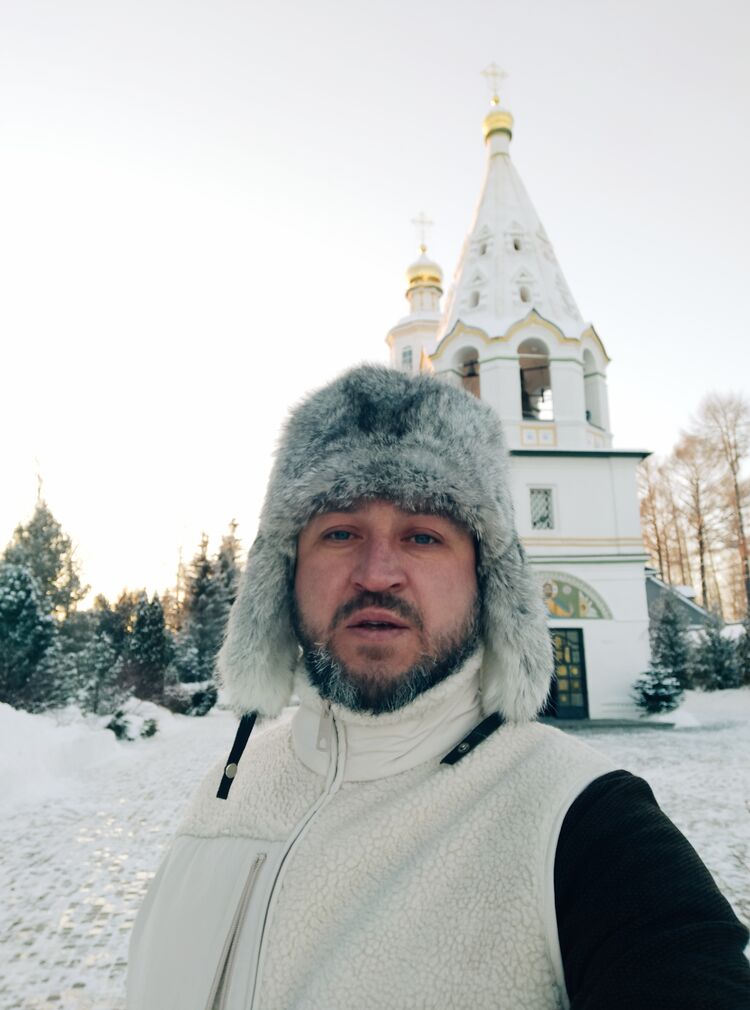 ���� 40493675 ������� ���, 41 ���, ���� ���������� � ���������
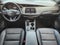 2021 Cadillac XT4 FWD Sport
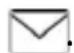 NOKIA C7 - Send mail - 2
________________________
**Action item**
To complete the exercise, return the listing above exactly and omit its pictures.

**Result of the task**
 ���� 40493675 ������� ���, 41 ���, ���� ���������� � ���������
 2021 Cadillac XT4 FWD Sport
 NOKIA C7 - Send mail - 2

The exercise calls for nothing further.